課題:
**a)** 稚内への旅の文章の「写真を整理していたら、コロナ」から「真を中心にまとめておきます。」までを、両端を含めて書き出す。その際、「サロベツ原野」を「サロベツ湿原」に置き換える。
**b)** 稚内への旅の文章で、筆者がレンタカーを借りた場所はどこか。
**c)** 稚内への旅の文章を、示されている最後の文のあとから書き継ぐ。

読む文章:
= = = =

写真を整理していたら、コロナ禍に入る前の夏、北海道稚内市を旅したときの写真が大量に出てきました。あのときはサロベツ原野とはどのようなところなのか、自然観察目的で行ったのだけど、目の前に次々と現れる一点透視図法の風景にココロ奪われ、やがて旅の目的がそっちに変わって行ったのでした。
この構図、映画監督のスタンリー・キューブリックが多用したことでも知られています。しばらく後で気づいたのだけど、この構図の風景を眺めながらクルマを運転していると、頭の中に浮かんでは消えるいろいろな思いが、すっきりサワヤカに整理されて行きます。
このあたり、オートバイに乗る人には聖地のようでもあり、今年の夏にお勧めの旅先でもあるので、写真を中心にまとめておきます。

留萌から稚内に至るオロロン街道。

旅の始まりは旭川でした。旭川空港でレンタカーを借り、行きたい店がいろいろあったので、その日は旭川駅の見えるホテルで一泊。そして翌朝のようすがこの写真です。何気ない早朝の駅前ですが、さすがに北海道ですね。すでに一点透視の構図が見え隠れしています。

= = = =

データ抜粋:
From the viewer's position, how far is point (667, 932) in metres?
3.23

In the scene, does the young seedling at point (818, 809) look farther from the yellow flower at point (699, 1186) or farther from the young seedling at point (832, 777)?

= = = =

課題の解答:
**a)**
写真を整理していたら、コロナ禍に入る前の夏、北海道稚内市を旅したときの写真が大量に出てきました。あのときはサロベツ湿原とはどのようなところなのか、自然観察目的で行ったのだけど、目の前に次々と現れる一点透視図法の風景にココロ奪われ、やがて旅の目的がそっちに変わって行ったのでした。
この構図、映画監督のスタンリー・キューブリックが多用したことでも知られています。しばらく後で気づいたのだけど、この構図の風景を眺めながらクルマを運転していると、頭の中に浮かんでは消えるいろいろな思いが、すっきりサワヤカに整理されて行きます。
このあたり、オートバイに乗る人には聖地のようでもあり、今年の夏にお勧めの旅先でもあるので、写真を中心にまとめておきます。

**b)** 旭川空港。

**c)**
20年くらい前まで、旭川にはスノーボードでたびたび来ていました。久しぶりに来てみると、駅前がすっかり変わっていたのにはびっくり。昔の駅も、シブくてよかったんだけどな。

旭川から士別方向へ、内陸を真っ直ぐ行く道が近いようです。でも急ぐ旅ではないので、まず留萌に出て、日本海沿いの道、通称『オロロン街道』を北上することにしました。

旭川を離れる前に、とにもかくにも『蜂屋』のラーメンだけは食べておかねば。焦がしたラードの強烈な味わい。僕はラーメンの燻製と呼んでいます。以前は旭川駅にも支店がありましたっけ。
留萌に向かう途中で出会った、函館本線の納内(おさむない)駅。跨線橋がかわいい。ところでこの駅は無人駅なのだけど、駅舎は地元の役場の出張所として使われていた。こういう使い方をすれば、無人駅も寂れずに済みますね。もっと全国でもやればいいのに。
留萌駅を経由して日本海へ。いきなり演歌が似合いそうな海に出た。このときは7月だったけれど、寒いのなんの。
この道は「にしん街道」とも呼ばれているんですね。かつての栄華、にしん御殿の跡も見学できます。見どころ満載で、ここには一時間くらいいたけれど、その話を始めると長くなるので先を急ぎます。
カコクな自然と一本の道。気分が出てきたので、クルマを停めて撮影。

北海道の原野のような道を走りながら、やがて農地が現れ、続いてガソリンスタンドやクルマの販売店が現れると、「あ、次の街が近いんだな」と思う。街の隅の方には、たいてい床屋さんがありますよね。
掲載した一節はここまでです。